In this moment, I am only still shivering from the cold.

You can feel a thunderstorm before it begins, how the pressure builds until you feel damp and tight with humidity. I had woken up only an hour before, having intended to watch a movie but awakening with the remote still in my hand, the television airing a nondescript show on a nondescript channel. Two-thirty in the morning. Stiff. It was still hot then.

Now I'm awake again, not remembering the thunder but knowing it had left me here with wet feet. Chris will come upstairs, ask if I want the doors closed, and I will project everything upon that moment, that moment that I do not want the doors closed. I do not want the doors closed.

Ginger will lay panting upon my bed, her short-legged heart racing to a finish line I hope it will not cross. No one likes the loud noises but me - not Lyra, not the dog, maybe not even Chris who came upstairs. And I think only that it's too soon while I listen to the drumroll of the rain, that it isn't my birthday.

That this present isn't for me.

Wednesday, July 2, 2008

To Sleep, Perchance to Dream...

It's unfortunate, perhaps, that our dreams efficiently mirror our waking mind-states. This can mean that never will you have to spawn a bipolar existence; but, on the other hand, should you be going through a particularly mundane period of your life, your dreams will also offer no vacation.

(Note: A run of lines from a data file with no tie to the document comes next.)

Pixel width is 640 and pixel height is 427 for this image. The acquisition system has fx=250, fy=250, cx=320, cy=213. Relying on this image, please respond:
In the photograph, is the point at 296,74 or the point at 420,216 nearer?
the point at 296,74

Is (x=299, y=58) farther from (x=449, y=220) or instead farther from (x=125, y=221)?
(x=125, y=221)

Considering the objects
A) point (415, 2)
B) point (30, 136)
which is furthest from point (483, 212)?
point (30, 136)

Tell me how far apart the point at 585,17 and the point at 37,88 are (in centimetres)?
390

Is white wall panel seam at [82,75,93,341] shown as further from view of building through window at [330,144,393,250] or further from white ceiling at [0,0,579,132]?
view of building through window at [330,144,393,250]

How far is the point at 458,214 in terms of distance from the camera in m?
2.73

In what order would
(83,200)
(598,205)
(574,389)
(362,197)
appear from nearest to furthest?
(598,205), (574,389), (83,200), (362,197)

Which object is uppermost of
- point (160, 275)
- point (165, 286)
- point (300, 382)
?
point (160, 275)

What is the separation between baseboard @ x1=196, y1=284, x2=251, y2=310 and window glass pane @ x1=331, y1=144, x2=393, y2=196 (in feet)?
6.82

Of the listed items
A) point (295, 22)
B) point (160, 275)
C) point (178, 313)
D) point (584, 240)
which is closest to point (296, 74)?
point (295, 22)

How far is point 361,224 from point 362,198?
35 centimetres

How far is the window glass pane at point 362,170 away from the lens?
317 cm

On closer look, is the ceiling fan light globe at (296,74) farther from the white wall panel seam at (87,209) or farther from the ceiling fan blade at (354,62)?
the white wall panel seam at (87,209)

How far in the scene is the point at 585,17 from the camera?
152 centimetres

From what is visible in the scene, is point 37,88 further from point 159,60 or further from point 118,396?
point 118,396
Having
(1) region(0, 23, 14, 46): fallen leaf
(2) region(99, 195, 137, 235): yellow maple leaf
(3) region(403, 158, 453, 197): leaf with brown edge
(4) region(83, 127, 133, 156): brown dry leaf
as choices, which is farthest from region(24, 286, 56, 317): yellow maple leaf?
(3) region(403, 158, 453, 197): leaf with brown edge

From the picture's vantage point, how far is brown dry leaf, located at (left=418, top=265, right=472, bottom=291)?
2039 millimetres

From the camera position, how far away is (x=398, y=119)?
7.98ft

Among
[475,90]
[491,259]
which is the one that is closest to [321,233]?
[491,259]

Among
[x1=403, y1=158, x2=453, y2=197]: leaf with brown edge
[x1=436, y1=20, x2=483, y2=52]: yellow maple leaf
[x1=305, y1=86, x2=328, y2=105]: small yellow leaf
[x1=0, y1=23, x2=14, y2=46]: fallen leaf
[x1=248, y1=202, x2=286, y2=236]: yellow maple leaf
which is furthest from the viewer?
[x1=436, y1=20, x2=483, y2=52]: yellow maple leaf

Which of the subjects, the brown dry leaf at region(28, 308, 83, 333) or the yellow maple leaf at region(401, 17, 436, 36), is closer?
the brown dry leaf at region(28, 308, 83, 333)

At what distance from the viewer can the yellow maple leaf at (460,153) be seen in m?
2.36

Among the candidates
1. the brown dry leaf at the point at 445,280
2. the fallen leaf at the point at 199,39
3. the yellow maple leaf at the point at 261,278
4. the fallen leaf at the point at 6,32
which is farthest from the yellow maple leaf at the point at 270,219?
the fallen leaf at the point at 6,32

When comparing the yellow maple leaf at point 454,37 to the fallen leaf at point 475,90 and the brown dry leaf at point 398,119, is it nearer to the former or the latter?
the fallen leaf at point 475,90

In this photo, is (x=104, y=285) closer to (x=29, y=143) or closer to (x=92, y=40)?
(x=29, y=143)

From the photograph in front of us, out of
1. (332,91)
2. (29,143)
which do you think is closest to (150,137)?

My dreams, lately, have dealt with repetition and frustration. In one dream, I washed and broke a dozen glasses, one after another, by haphazardly placing them on a wet windowsill, my frustration mounting as each new glass shattered. In another dream, I tried to have sex with four different people (not all at once), but each time something strange and disagreeable would happen: one partner grew a rather pinocchio-like nose, except much more frightening; another sprouted thick black hair all over his face; yet another fled when I suggested she take a shower (!); and the last, I fell asleep in a pile of clothes.

For a while, from about mid-March until quite recently, I wasn't sleeping. When I did sleep, it was restless and for months I hadn't been able to remember my dreams. Perhaps that's why they stand out so clearly to me now, these strange but frustrating dreams: very much like real life but exaggerated and with bonus special-effects. Yet in my dreams I am much more conscious of the forces at work than I am in waking life, despite being unable to change the inevitable outcome of whatever path I've taken: I'm aware in these dreams that I'm missing a piece of information or that I'm not looking at the situation in the proper way to achieve clarity. In waking life I merely bumble about. I may be suspicious that I'm missing something, but then again, we're all missing something - it's just whether that something is particularly relevant to what we need to know. Or what we want to know.

Right now, I'm awake. It's five twenty-five in the morning; still cool out. I think I'll make some tea.